Tu tía se informaba sobre la parentela de los futuros esposos, recababa detalles que tu madre suministraba o conjeturaba. Fue entonces cuando tuviste una premonición que te heló la sangre en las venas.
Como tienes una vena masoquista, en lugar de entrar evitando con tu presencia que se tocara cierto tema, seguiste clavada junto a la mesa del comedor, con tus trofeos en la mano y con la atención absorbida por lo que se decía en la cocina.
No hacía falta dotes adivinatorias ni oportunas corazonadas para saber qué sesgo iba a tomar la conversación. Era suficiente conocer a tu tía, su torpeza, su concepción de la familia según la cual a todos sus miembros les asiste el derecho de estar al tanto de la intimidad de los otros, siendo entendido lo contrario como una injustificable falta de confianza, en un serio motivo para un disgusto e incluso una ruptura de relaciones.
Carraspeaba. No sabía cómo entrar en materia. Por fin acertó a decir: “¿La niña ha ido ya a ver la casa de la novia?” “No, pero supongo que irá. Ayer estuvo aquí su amiga y claro…” “A lo mejor ella no quiere ir, ¿verdad, tata?” “¿Por qué no?” replicó tu madre irritada por el misterioso tono empleado por su hermana.

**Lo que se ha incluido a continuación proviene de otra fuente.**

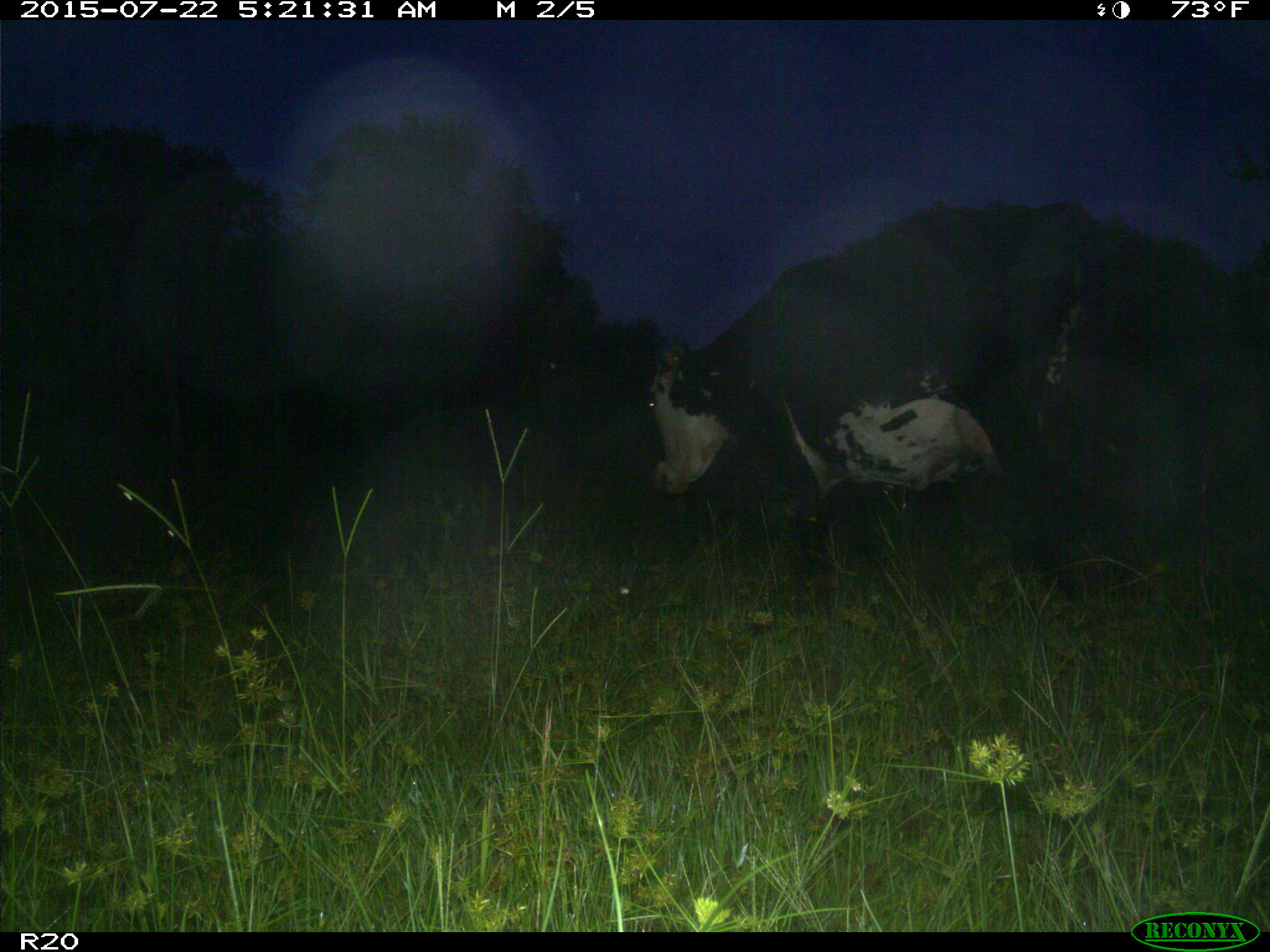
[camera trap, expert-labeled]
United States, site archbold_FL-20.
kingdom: Animalia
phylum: Chordata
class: Mammalia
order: Artiodactyla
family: Bovidae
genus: Bos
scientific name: Bos taurus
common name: domestic cow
Bos taurus (domestic cow).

“Ese hombre” dijo tu tía con un hilo de voz “estuvo rondándola antes de arreglarse con la otra”.
Tu tía terminó en un murmullo, la mano en la mejilla, la mirada puesta en su interlocutora en muda demanda de confidencia.
“Ella es reservada. Conmigo no habla de sus cosas”…
Te diste media vuelta sin enseñar tu botín. Evitando ser oída, subiste de nuevo al soberado, dejaste los ratones muertos en un rincón y entablaste una titánica lucha contigo misma para no ponerte a llorar.